*What to do*:
Update the records below by replacing every instance of "camera" with "observer" and keeping everything else unchanged. Leave the pictures out of your answer.
-- START --
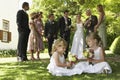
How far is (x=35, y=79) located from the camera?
989cm

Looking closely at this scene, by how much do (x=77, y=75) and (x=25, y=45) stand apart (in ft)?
16.6

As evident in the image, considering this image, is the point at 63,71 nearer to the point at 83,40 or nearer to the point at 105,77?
the point at 105,77

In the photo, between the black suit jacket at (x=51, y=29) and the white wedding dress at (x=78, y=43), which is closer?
the black suit jacket at (x=51, y=29)

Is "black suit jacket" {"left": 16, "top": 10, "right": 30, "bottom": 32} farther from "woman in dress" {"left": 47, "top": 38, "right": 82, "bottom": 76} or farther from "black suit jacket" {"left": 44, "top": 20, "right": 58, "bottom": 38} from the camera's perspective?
"woman in dress" {"left": 47, "top": 38, "right": 82, "bottom": 76}

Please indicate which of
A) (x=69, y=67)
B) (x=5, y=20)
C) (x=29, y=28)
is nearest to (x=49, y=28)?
(x=29, y=28)

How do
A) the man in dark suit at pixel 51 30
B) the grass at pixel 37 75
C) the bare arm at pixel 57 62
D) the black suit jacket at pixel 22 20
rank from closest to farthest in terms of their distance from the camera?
the grass at pixel 37 75, the bare arm at pixel 57 62, the black suit jacket at pixel 22 20, the man in dark suit at pixel 51 30

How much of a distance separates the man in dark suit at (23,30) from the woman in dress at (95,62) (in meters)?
4.22

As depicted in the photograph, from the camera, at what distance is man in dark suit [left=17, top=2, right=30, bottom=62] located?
14438 mm

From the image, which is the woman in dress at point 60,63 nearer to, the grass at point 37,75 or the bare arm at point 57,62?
the bare arm at point 57,62

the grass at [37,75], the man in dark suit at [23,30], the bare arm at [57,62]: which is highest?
the man in dark suit at [23,30]

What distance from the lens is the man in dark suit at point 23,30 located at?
-- END --
*Answer for the task*:
How far is (x=35, y=79) located from the observer?
989cm

Looking closely at this scene, by how much do (x=77, y=75) and (x=25, y=45) stand apart (in ft)?
16.6

As evident in the image, considering this image, is the point at 63,71 nearer to the point at 83,40 or nearer to the point at 105,77?
the point at 105,77

In the photo, between the black suit jacket at (x=51, y=29) and the white wedding dress at (x=78, y=43), which is closer?
the black suit jacket at (x=51, y=29)

Is "black suit jacket" {"left": 16, "top": 10, "right": 30, "bottom": 32} farther from "woman in dress" {"left": 47, "top": 38, "right": 82, "bottom": 76} or farther from "black suit jacket" {"left": 44, "top": 20, "right": 58, "bottom": 38} from the observer's perspective?
"woman in dress" {"left": 47, "top": 38, "right": 82, "bottom": 76}

Please indicate which of
A) (x=69, y=67)
B) (x=5, y=20)
C) (x=29, y=28)
is nearest to (x=49, y=28)?
(x=29, y=28)

How do
A) the man in dark suit at pixel 51 30
B) the grass at pixel 37 75
C) the bare arm at pixel 57 62
D) the black suit jacket at pixel 22 20
rank from closest to farthest in terms of their distance from the observer?
the grass at pixel 37 75, the bare arm at pixel 57 62, the black suit jacket at pixel 22 20, the man in dark suit at pixel 51 30

How much of a distance separates the man in dark suit at (23,30) from the woman in dress at (95,62) (in meters)?
4.22

As depicted in the photograph, from the observer, at what distance is man in dark suit [left=17, top=2, right=30, bottom=62] located?
14438 mm

From the image, which is the woman in dress at point 60,63 nearer to, the grass at point 37,75 or the bare arm at point 57,62?
the bare arm at point 57,62

the grass at [37,75], the man in dark suit at [23,30], the bare arm at [57,62]: which is highest?
the man in dark suit at [23,30]

What distance from the lens is the man in dark suit at point 23,30 located at?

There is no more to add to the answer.